I secured cattle panels along fences, closing any possible openings. The next day, they escaped in the opposite direction in some unknown way. I was mystified. I put yet more cattle panels along a section of fence with metal bars about twelve inches apart. My hair sheep are large. I couldn’t see how they’d gotten through the bars.

The following day, they escaped again. We chased them for miles before finally corralling them in a narrow chute locked at both ends. One ewe and a lamb didn’t go into the chute. It was late, and I reasoned that being herd animals, they wouldn’t leave the area, especially since we’d contained the ram (their leader and the head instigator) immobile. Big mistake. Sigh!

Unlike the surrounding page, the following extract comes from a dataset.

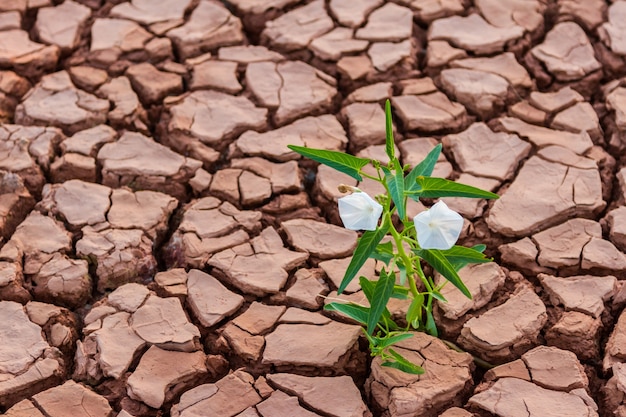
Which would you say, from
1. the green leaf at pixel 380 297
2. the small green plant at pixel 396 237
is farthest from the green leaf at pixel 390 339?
the green leaf at pixel 380 297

The next morning, the two were missing, not to be found. We searched for hours. The next afternoon, a helpful neighbor across the highway reported seeing them in his backyard. My brother and I hunted for quite a while before we finally spotted them. Every time we thought we had the ewe cornered, she would bolt. If we blocked her with our bodies, she ran over us. It took more help to get her to our pasture finally. Everyone was tired, and I was disgusted – no, more than that, I was ready to sell off the whole lot.

Fast-forward to today. They haven’t escaped now for weeks. I’ve got four strands of electric wire around their big pasture with a charger that’s reported to deter bears. I am waiting for nicer weather to turn them out so I can stand guard just out of sight to see what happens next.

My wife rolls her eyes and reminds me that I’d originally said, “Wasn’t much to taking care of goats and sheep.” Yeah, I’m feeling pretty sheepish.